**Passage shown:**
------------------------
Tuesday, November 26, 2013

We need to revive workers' education

ROBERT TURNBULL says groups such as the Plebs League played a valuable role on the left. It's time we picked up where they left off

Since the 2010 general election and the Tory and Liberal assault on what remains of the post-1945 settlement, many on the left have concluded that we must get our act together before it is too late.

There is a growing recognition of the need to re-establish a movement for independent working-class education (IWCE) which existed throughout much of the 20th century.

The impetus for such a movement actually came before the last election in the wake of the enthusiastic reception for Colin Waugh's pamphlet 100 Years On From the Ruskin Strike: Plebs, the Lost Legacy of Independent Working Class Education.

That 1909 strike occurred when a group of students, disillusioned with both the standard of teaching and ethics at Ruskin College, seceded, going on to set up their own Central Labour College in London.

Just a few months earlier the Plebs League itself had been formed, reflecting the widespread feeling among Ruskin students that the college was not doing the job for which it was intended.

The League took its inspiration from Daniel de Leon's book Two Pages From Roman History, which described the earliest recorded general strike - the secessio plebis of 494 BC, when the plebeians, the poor people of ancient Rome, walked out of the city in disgust at their treatment by the wealthy patrician governing class.
------------------------
**Material provided:**
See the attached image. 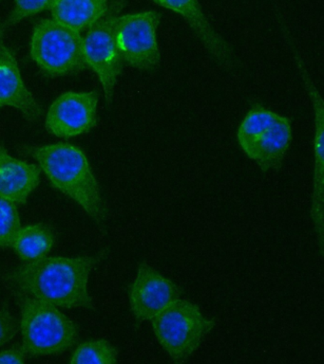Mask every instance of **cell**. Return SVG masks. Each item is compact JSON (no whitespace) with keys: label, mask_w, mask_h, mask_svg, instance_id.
<instances>
[{"label":"cell","mask_w":324,"mask_h":364,"mask_svg":"<svg viewBox=\"0 0 324 364\" xmlns=\"http://www.w3.org/2000/svg\"><path fill=\"white\" fill-rule=\"evenodd\" d=\"M98 257L53 256L25 262L8 275L19 292L59 309H92L88 284Z\"/></svg>","instance_id":"obj_1"},{"label":"cell","mask_w":324,"mask_h":364,"mask_svg":"<svg viewBox=\"0 0 324 364\" xmlns=\"http://www.w3.org/2000/svg\"><path fill=\"white\" fill-rule=\"evenodd\" d=\"M28 154L38 162L51 185L83 209L90 218L102 222L106 218L98 179L86 154L67 142L33 146Z\"/></svg>","instance_id":"obj_2"},{"label":"cell","mask_w":324,"mask_h":364,"mask_svg":"<svg viewBox=\"0 0 324 364\" xmlns=\"http://www.w3.org/2000/svg\"><path fill=\"white\" fill-rule=\"evenodd\" d=\"M22 346L29 355L61 354L78 341V329L59 307L19 292Z\"/></svg>","instance_id":"obj_3"},{"label":"cell","mask_w":324,"mask_h":364,"mask_svg":"<svg viewBox=\"0 0 324 364\" xmlns=\"http://www.w3.org/2000/svg\"><path fill=\"white\" fill-rule=\"evenodd\" d=\"M33 62L45 75H73L87 70L81 33L53 18L39 20L30 42Z\"/></svg>","instance_id":"obj_4"},{"label":"cell","mask_w":324,"mask_h":364,"mask_svg":"<svg viewBox=\"0 0 324 364\" xmlns=\"http://www.w3.org/2000/svg\"><path fill=\"white\" fill-rule=\"evenodd\" d=\"M150 321L159 343L177 363H184L215 326V321L207 318L197 304L181 299Z\"/></svg>","instance_id":"obj_5"},{"label":"cell","mask_w":324,"mask_h":364,"mask_svg":"<svg viewBox=\"0 0 324 364\" xmlns=\"http://www.w3.org/2000/svg\"><path fill=\"white\" fill-rule=\"evenodd\" d=\"M126 3L127 0H110L107 13L88 28L83 37L85 61L100 81L108 105H112L116 82L124 68L115 27Z\"/></svg>","instance_id":"obj_6"},{"label":"cell","mask_w":324,"mask_h":364,"mask_svg":"<svg viewBox=\"0 0 324 364\" xmlns=\"http://www.w3.org/2000/svg\"><path fill=\"white\" fill-rule=\"evenodd\" d=\"M161 14L140 11L117 16L115 33L116 44L124 64L140 70H150L161 62L157 33Z\"/></svg>","instance_id":"obj_7"},{"label":"cell","mask_w":324,"mask_h":364,"mask_svg":"<svg viewBox=\"0 0 324 364\" xmlns=\"http://www.w3.org/2000/svg\"><path fill=\"white\" fill-rule=\"evenodd\" d=\"M98 105L96 91H68L51 105L45 127L48 132L58 138L83 135L98 124Z\"/></svg>","instance_id":"obj_8"},{"label":"cell","mask_w":324,"mask_h":364,"mask_svg":"<svg viewBox=\"0 0 324 364\" xmlns=\"http://www.w3.org/2000/svg\"><path fill=\"white\" fill-rule=\"evenodd\" d=\"M180 299V290L169 279L147 263L139 266L130 289V306L138 321H150Z\"/></svg>","instance_id":"obj_9"},{"label":"cell","mask_w":324,"mask_h":364,"mask_svg":"<svg viewBox=\"0 0 324 364\" xmlns=\"http://www.w3.org/2000/svg\"><path fill=\"white\" fill-rule=\"evenodd\" d=\"M4 31L0 24V108H15L28 122H35L42 108L22 79L15 53L5 44Z\"/></svg>","instance_id":"obj_10"},{"label":"cell","mask_w":324,"mask_h":364,"mask_svg":"<svg viewBox=\"0 0 324 364\" xmlns=\"http://www.w3.org/2000/svg\"><path fill=\"white\" fill-rule=\"evenodd\" d=\"M298 70L305 85L314 110L315 132L313 139L314 150V178H313V199L311 215L320 239V250H323V185H324V104L314 82L309 77L303 63L297 57Z\"/></svg>","instance_id":"obj_11"},{"label":"cell","mask_w":324,"mask_h":364,"mask_svg":"<svg viewBox=\"0 0 324 364\" xmlns=\"http://www.w3.org/2000/svg\"><path fill=\"white\" fill-rule=\"evenodd\" d=\"M41 170L38 165L14 158L0 144V196L16 206L24 205L31 193L41 183Z\"/></svg>","instance_id":"obj_12"},{"label":"cell","mask_w":324,"mask_h":364,"mask_svg":"<svg viewBox=\"0 0 324 364\" xmlns=\"http://www.w3.org/2000/svg\"><path fill=\"white\" fill-rule=\"evenodd\" d=\"M155 4L179 14L194 31L209 53L221 62H229V44L212 28L198 0H152Z\"/></svg>","instance_id":"obj_13"},{"label":"cell","mask_w":324,"mask_h":364,"mask_svg":"<svg viewBox=\"0 0 324 364\" xmlns=\"http://www.w3.org/2000/svg\"><path fill=\"white\" fill-rule=\"evenodd\" d=\"M291 141V119L278 115L274 124L256 145L251 159L263 172L280 170Z\"/></svg>","instance_id":"obj_14"},{"label":"cell","mask_w":324,"mask_h":364,"mask_svg":"<svg viewBox=\"0 0 324 364\" xmlns=\"http://www.w3.org/2000/svg\"><path fill=\"white\" fill-rule=\"evenodd\" d=\"M110 0H53V19L76 31H87L109 9Z\"/></svg>","instance_id":"obj_15"},{"label":"cell","mask_w":324,"mask_h":364,"mask_svg":"<svg viewBox=\"0 0 324 364\" xmlns=\"http://www.w3.org/2000/svg\"><path fill=\"white\" fill-rule=\"evenodd\" d=\"M55 245V235L45 224L21 226L11 242L16 255L24 262L38 260L49 255Z\"/></svg>","instance_id":"obj_16"},{"label":"cell","mask_w":324,"mask_h":364,"mask_svg":"<svg viewBox=\"0 0 324 364\" xmlns=\"http://www.w3.org/2000/svg\"><path fill=\"white\" fill-rule=\"evenodd\" d=\"M278 114L261 107L255 105L247 112L237 131L238 144L241 149L250 159L256 145L271 127Z\"/></svg>","instance_id":"obj_17"},{"label":"cell","mask_w":324,"mask_h":364,"mask_svg":"<svg viewBox=\"0 0 324 364\" xmlns=\"http://www.w3.org/2000/svg\"><path fill=\"white\" fill-rule=\"evenodd\" d=\"M118 350L107 340H93L79 344L73 352L72 364H113L117 363Z\"/></svg>","instance_id":"obj_18"},{"label":"cell","mask_w":324,"mask_h":364,"mask_svg":"<svg viewBox=\"0 0 324 364\" xmlns=\"http://www.w3.org/2000/svg\"><path fill=\"white\" fill-rule=\"evenodd\" d=\"M21 226L18 206L0 196V249L10 247L14 236Z\"/></svg>","instance_id":"obj_19"},{"label":"cell","mask_w":324,"mask_h":364,"mask_svg":"<svg viewBox=\"0 0 324 364\" xmlns=\"http://www.w3.org/2000/svg\"><path fill=\"white\" fill-rule=\"evenodd\" d=\"M15 7L8 17L6 21L1 23L5 30L18 24L28 17L35 16L45 10H49L53 0H14Z\"/></svg>","instance_id":"obj_20"},{"label":"cell","mask_w":324,"mask_h":364,"mask_svg":"<svg viewBox=\"0 0 324 364\" xmlns=\"http://www.w3.org/2000/svg\"><path fill=\"white\" fill-rule=\"evenodd\" d=\"M16 318L6 309L0 311V346L8 343L18 332Z\"/></svg>","instance_id":"obj_21"},{"label":"cell","mask_w":324,"mask_h":364,"mask_svg":"<svg viewBox=\"0 0 324 364\" xmlns=\"http://www.w3.org/2000/svg\"><path fill=\"white\" fill-rule=\"evenodd\" d=\"M28 358L29 354L22 346L0 351V364H22L26 363Z\"/></svg>","instance_id":"obj_22"}]
</instances>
------------------------
**Short exercise A:**
Answer these questions using the workers' education article:
(i) In what year did the Ruskin strike happen?
(ii) What did the students who left Ruskin College set up, and where?
(iii) Which book inspired the Plebs League?
**Short exercise B:**
Put this sentence from the workers' education article into Spanish: "That 1909 strike occurred when a group of students, disillusioned with both the standard of teaching and ethics at Ruskin College, seceded, going on to set up their own Central Labour College in London."
**Short exercise C:**
Reproduce the workers' education article from "That 1909 strike" up to and including "patrician governing class.".
The lines have nothing to do with the workers' education article.

**Expected output A:**
(i) 1909
(ii) Their own Central Labour College, in London
(iii) Daniel de Leon's Two Pages From Roman History

**Expected output B:**
Esa huelga de 1909 se produjo cuando un grupo de estudiantes, desencantados tanto con el nivel de la enseñanza como con la ética del Ruskin College, se separó y pasó a fundar su propio Central Labour College en Londres.

**Expected output C:**
That 1909 strike occurred when a group of students, disillusioned with both the standard of teaching and ethics at Ruskin College, seceded, going on to set up their own Central Labour College in London.

Just a few months earlier the Plebs League itself had been formed, reflecting the widespread feeling among Ruskin students that the college was not doing the job for which it was intended.

The League took its inspiration from Daniel de Leon's book Two Pages From Roman History, which described the earliest recorded general strike - the secessio plebis of 494 BC, when the plebeians, the poor people of ancient Rome, walked out of the city in disgust at their treatment by the wealthy patrician governing class.